NEW YORK - Many banks and securities firms are clearing out their offices in Manhattan. The amount of available space may reach 15.6 percent by the end of the year, the most since 1996, says Los Angeles-based CB Richard Ellis, a commercial property broker

New York’s biggest banks and securities firms may relinquish 8 million square feet of office space this year, deepening the worst commercial property slump in more than a decade as they abandon a record amount of property.

JPMorgan Chase, Citigroup, bankrupt Lehman Brothers Holdings and industry rivals have vacated 4.6 million feet, a figure that may climb by another 4 million as businesses leave or sublet space they no longer need, according CB Richard Ellis Group, the largest commercial property broker.

Banks, brokers and insurers have fired more than 177,000 employees in the Americas as the recession and credit crisis battered balance sheets. Financial services firms occupy about a quarter of Manhattan’s 362 million square feet of office space and account for almost 40 percent now available for sublease, CB Richard Ellis data show.

"Entire segments of the industry are gone," said Marisa Di Natale, a senior economist at Moody’s Economy.com. "We’re talking about the end of 2012 before things actually start to turn up again for the New York office market."

The amount of available space may reach 15.6 percent by the end of the year, the most since 1996, according to Los Angeles-based CB Richard Ellis. Vacancies are already the highest since 2004 and rents are down 5 percent, the biggest drop in at least two decades.

In 2003, the city had 14.8 million square feet available for sublease. If financial firms give up as much as CB Richard Ellis expects, that record will be broken.

Merrill as wild card

CB Richard Ellis’s figures don’t include any space Bank of America may relinquish at the World Financial Center in lower Manhattan, where Merrill Lynch, the securities firm it acquired last month, occupies 2.8 million square feet. Brookfield Properties, the second-biggest owner of U.S. office buildings by square footage, owns the Financial Center.

Merrill "is a wild card right now," said Robert Stella, principal at Boston-based real estate brokerage CresaPartners.

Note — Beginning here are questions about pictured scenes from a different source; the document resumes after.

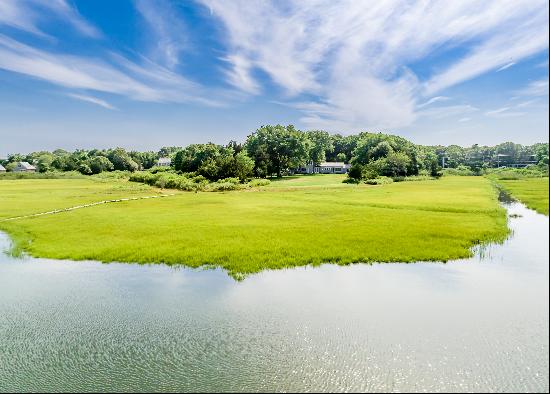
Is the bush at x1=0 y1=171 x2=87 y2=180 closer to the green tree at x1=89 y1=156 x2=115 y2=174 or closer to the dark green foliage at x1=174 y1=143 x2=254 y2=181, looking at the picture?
the green tree at x1=89 y1=156 x2=115 y2=174

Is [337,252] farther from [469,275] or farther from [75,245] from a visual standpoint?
[75,245]

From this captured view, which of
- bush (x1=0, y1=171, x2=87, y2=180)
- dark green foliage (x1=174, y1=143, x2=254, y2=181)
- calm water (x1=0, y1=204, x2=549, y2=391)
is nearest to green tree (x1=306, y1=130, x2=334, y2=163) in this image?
dark green foliage (x1=174, y1=143, x2=254, y2=181)

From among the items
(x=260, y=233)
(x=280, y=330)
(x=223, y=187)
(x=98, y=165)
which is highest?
(x=280, y=330)

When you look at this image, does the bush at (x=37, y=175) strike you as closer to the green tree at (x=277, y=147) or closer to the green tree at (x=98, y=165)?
the green tree at (x=98, y=165)

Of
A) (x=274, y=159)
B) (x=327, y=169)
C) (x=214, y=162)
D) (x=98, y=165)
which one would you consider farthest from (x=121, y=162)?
(x=327, y=169)

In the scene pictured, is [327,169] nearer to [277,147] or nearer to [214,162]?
[277,147]

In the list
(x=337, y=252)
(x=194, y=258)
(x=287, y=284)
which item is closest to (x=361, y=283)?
(x=287, y=284)
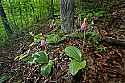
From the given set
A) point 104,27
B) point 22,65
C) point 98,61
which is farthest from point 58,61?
point 104,27

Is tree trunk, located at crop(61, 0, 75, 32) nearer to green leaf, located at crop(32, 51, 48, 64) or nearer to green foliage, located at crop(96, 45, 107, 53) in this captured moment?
green foliage, located at crop(96, 45, 107, 53)

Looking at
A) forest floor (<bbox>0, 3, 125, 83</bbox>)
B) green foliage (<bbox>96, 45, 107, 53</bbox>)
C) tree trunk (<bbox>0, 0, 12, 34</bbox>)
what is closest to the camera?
forest floor (<bbox>0, 3, 125, 83</bbox>)

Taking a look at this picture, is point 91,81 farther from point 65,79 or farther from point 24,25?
point 24,25

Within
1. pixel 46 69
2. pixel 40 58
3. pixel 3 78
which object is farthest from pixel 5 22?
pixel 46 69

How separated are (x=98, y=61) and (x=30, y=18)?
3084 millimetres

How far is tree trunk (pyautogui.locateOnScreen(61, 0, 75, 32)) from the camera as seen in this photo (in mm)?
3504

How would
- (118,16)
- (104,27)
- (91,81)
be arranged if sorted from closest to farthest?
1. (91,81)
2. (104,27)
3. (118,16)

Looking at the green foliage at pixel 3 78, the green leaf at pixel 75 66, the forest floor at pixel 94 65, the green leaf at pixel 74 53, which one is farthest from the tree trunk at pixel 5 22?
the green leaf at pixel 75 66

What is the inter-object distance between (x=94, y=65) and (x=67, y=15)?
109 centimetres

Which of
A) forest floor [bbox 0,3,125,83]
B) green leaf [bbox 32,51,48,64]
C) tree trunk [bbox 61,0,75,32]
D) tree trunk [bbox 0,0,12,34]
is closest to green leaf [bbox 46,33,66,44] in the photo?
forest floor [bbox 0,3,125,83]

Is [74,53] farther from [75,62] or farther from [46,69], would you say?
[46,69]

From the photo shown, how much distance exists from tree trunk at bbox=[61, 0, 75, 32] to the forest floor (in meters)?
0.34

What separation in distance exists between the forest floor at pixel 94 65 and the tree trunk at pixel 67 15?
335 mm

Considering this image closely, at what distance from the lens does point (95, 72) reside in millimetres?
2793
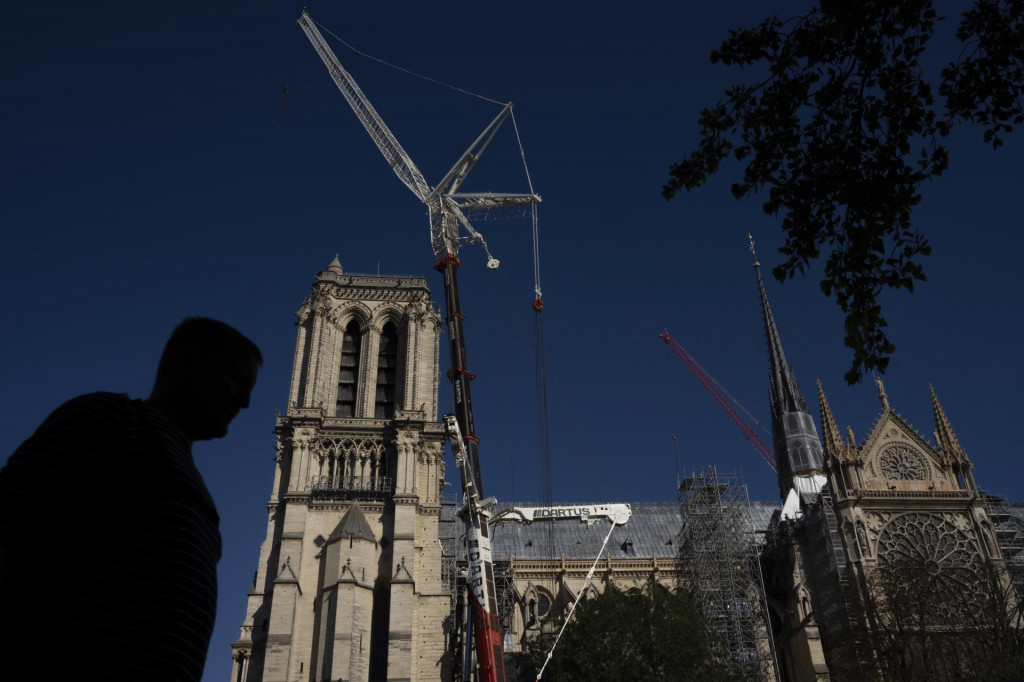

Commercial real estate prices dropped almost 15 percent last year, more than U.S. house prices, Moody’s Investors Service said in a Feb. 19 report. The decline returned values to 2005 levels, according to the Moody’s/REAL Commercial Property Price Indexes. The Bloomberg Office REIT Index fell 25 percent since the start of January, with SL Green Realty, the biggest owner of Manhattan skyscrapers, slumping 50 percent. Vornado Realty Trust, whose buildings include One and Two Penn Plaza in Midtown, has fallen 36 percent. SL Green of New York gets 41 percent of its revenue from financial firms, including 13 percent from Citigroup, according to its Web site.

Bank of America plans to give up 530,000 square feet at 9 West 57th St. as it completes a move to 1 Bryant Park. New York-based Goldman Sachs Group is leaving 1.3 million square feet of offices at 1 New York Plaza and 77 Water St. as it prepares to move to new headquarters near the World Trade Center site.

JPMorgan put 320,000 square feet of Park Avenue offices on the market after scooping up rival Bear Stearns last year along with the company’s 45-story headquarters tower at 383 Madison Ave.

Citigroup has put 11 floors, or 326,000 square feet, on the market at the 59-story Citigroup Center at Lexington Avenue and 53rd Street, bank spokesman Jon Diat said in an e-mail. The tower is owned by Mortimer Zuckerman’s Boston Properties.

"We’ve been having conversations for two and a half years with Citigroup, and it’s been very clear to us that for the right economic transaction, they would move out of virtually any space in midtown Manhattan that they have," Boston Properties President Douglas Linde said on a conference call last month.